Who’s Getting Old?

I’m not a terribly sentimental person, as any of my Dear Readers who are also Close Friends can tell you. In fact, during a discussion a few weeks ago, one of my Close Friends said, “RW, if you were a character on the the ‘Big Bang Theory’ you’d be Sheldon, except that you’re not that bright.” Everyone present had a good chuckle that quickly turned to awkward silence when they realized that this was painfully accurate.

Even so, I am occasionally overcome by random events. This morning as I sat down to continue my Sisyphean efforts at grading all my students’ papers, Rusted Root’s “Send Me On My Way” started playing.

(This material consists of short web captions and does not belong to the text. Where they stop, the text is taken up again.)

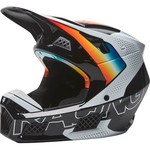 FOX RACING Fox Racing 2022 V3 RS/RELM/BLACK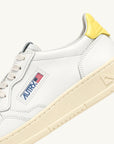 Scarpe autry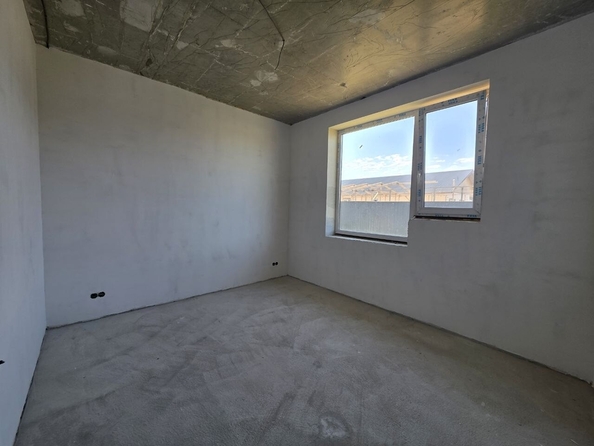 
  Продается коттедж 167 м². Фото 40.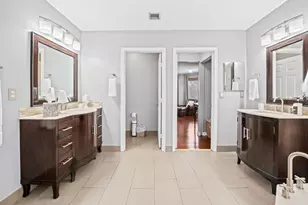 5019 SW 164th Ave, Miramar, FL 33027 - Photo 28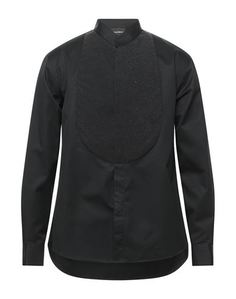 Pубашка Emporio Armani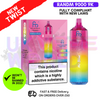 Shop Mr Blue RandM T9000 9K Replacable Pod Kit - UK Vape World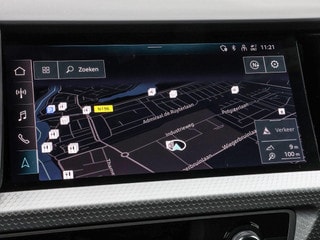 Thumbnail Mobil 6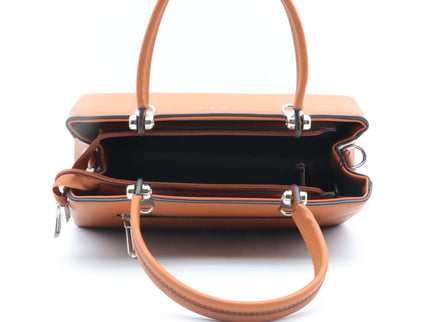 Flora&Co Élise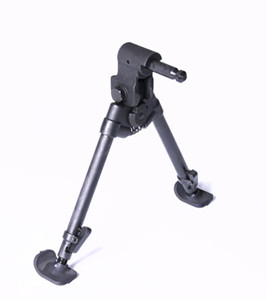 Accuracy International Bipod 2485 - Accuracy International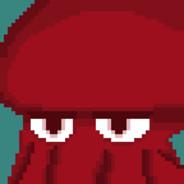 Chillhowl's Stream profile image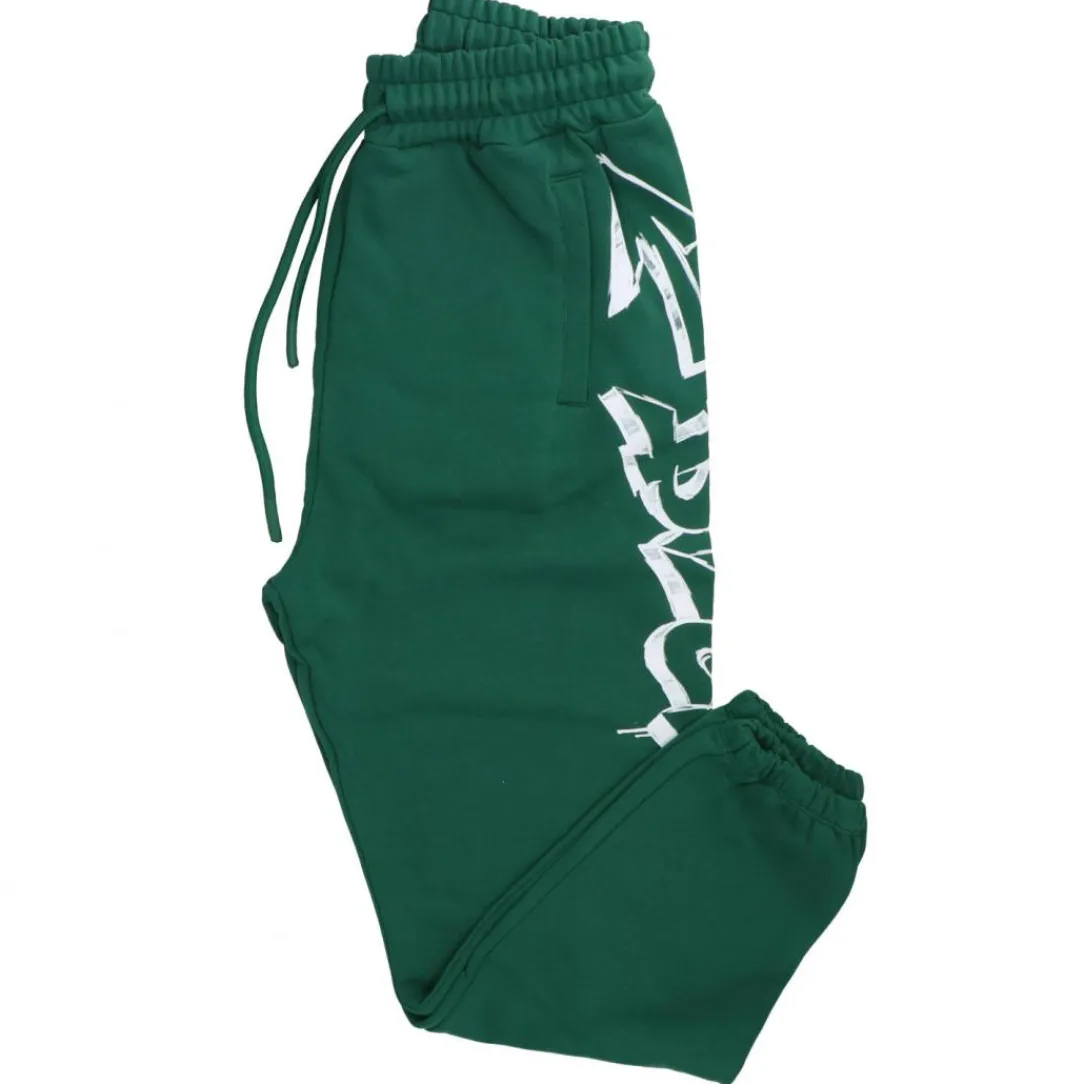 ids_tuta_verde_0.webp Disclaimer Abbigliamento Tute-24IDS54504 TUTA Verde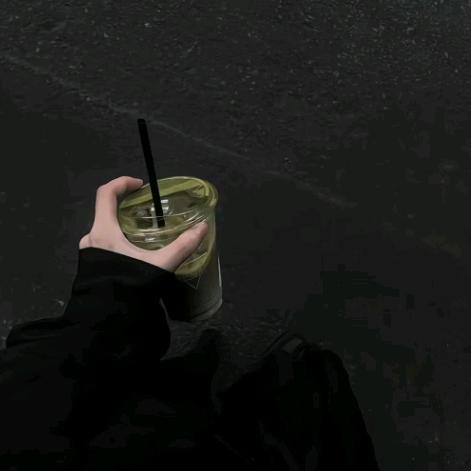 林路瑶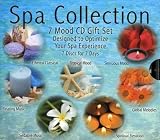 Spa Collection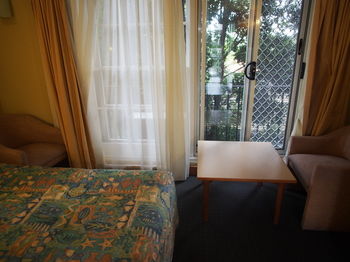 Killara Inn - Accommodation Gold Coast 52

It’s not a fantastic song, but it was popular almost 20 years ago and I was instantly transported back to the Appalachian mountains of Pennsylvania.

Back then, no one even thought to add “Mr.” to my last name and my biggest decisions on any given day were:

  • Should I wear my green flannel or my red one?
  • Is it too cold to wear the jeans with the hole in the knee?
  • Is it nice enough today to justify cutting class to go on a hike?
  • Where is the keg party tonight?

Back then, I knew two things.

  1. I was NEVER going to teach in a classroom.
  2. It would definitely be a good idea if I didn’t have any children.

Let that be a cautionary tale about making positive statements about your life when you’re 19. (In case you’re still wondering, I have worked in public education for 15 years now, and the Hobbit, Gnome, and Barbaloot are all still alive and reasonably healthy.)

Usually when such things occur to me I have found myself wishing for those ill-spent days of my youth. I would spend hours waxing rhapsodic about how cool college was and how idealistic and energetic I used to be and what a shame it is that I’ve sunk into the bitter depression of middle age.

This time however, I just couldn’t summon the nostalgia. Thinking about college made me laugh at how silly it all was. Thinking about keg parties I thought, “I can’t believe that I didn’t even start thinking about going until 9 pm. That’s really close to bedtime.” Reminiscing about skipping class to go hiking I thought, “I really wish I had applied myself more, I probably would have learned quite a bit.”

Yes, it’s a sad day when you realize that not only have you accepted that you’ve grown older, but that you’ve finally embraced the concept. Probably this time next year, I’ll be looking forward to the Early Bird Special and chastising juvenile delinquents for not taking life more seriously. This actually reminds me of another earworm that was popular “back in the day.”

 

Just kidding, that song still makes my teeth hurt. But now it’s stuck in your head all day. You’re welcome.